──────── WORKING DATA

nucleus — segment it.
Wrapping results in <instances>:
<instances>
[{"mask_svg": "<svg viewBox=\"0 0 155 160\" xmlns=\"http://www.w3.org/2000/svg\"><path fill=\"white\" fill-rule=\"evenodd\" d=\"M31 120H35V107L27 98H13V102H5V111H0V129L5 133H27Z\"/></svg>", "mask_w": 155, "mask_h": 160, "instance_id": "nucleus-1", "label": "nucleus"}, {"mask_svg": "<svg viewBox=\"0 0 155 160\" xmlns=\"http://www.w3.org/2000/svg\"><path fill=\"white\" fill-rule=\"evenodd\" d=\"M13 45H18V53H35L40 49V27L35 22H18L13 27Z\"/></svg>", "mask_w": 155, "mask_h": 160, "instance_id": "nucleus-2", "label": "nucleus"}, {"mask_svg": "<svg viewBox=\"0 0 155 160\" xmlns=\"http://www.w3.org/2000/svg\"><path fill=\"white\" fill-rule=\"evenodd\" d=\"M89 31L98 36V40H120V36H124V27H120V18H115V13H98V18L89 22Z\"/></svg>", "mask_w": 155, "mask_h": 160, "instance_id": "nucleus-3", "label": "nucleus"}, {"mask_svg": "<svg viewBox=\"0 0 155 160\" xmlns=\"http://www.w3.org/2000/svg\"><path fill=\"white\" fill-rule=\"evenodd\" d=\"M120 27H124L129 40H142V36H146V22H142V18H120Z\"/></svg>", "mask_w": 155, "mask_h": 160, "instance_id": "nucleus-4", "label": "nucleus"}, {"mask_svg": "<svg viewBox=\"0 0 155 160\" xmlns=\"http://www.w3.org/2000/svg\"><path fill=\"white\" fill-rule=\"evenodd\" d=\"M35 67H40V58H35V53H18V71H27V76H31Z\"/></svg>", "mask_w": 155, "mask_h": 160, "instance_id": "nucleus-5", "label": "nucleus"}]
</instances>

────────────────

**WHAT TO PRODUCE:** Locate every line in the material that contains the string "instances" and copy each one. Count only matches that have the same case.

**RESULT OF THIS EXERCISE:**
Wrapping results in <instances>:
<instances>
</instances>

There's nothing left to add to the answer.